### DIRECTIONS FOR THIS TASK
Using the data beneath this instruction, retype only the lines from the one that contains "condition by Pavlov" down to the one that contains "by B,F, skinner", both included, exactly as they appear.

### DATA FOR THIS TASK
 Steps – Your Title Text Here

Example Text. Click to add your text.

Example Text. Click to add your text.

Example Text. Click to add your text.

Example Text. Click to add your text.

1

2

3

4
---
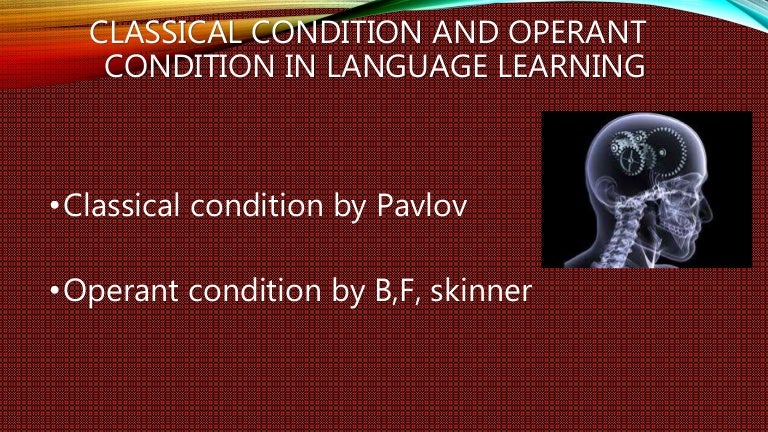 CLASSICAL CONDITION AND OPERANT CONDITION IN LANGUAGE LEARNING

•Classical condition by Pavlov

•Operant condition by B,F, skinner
==
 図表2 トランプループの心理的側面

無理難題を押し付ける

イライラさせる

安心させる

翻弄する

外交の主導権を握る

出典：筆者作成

### RESPONSE TO THE EXERCISE
•Classical condition by Pavlov

•Operant condition by B,F, skinner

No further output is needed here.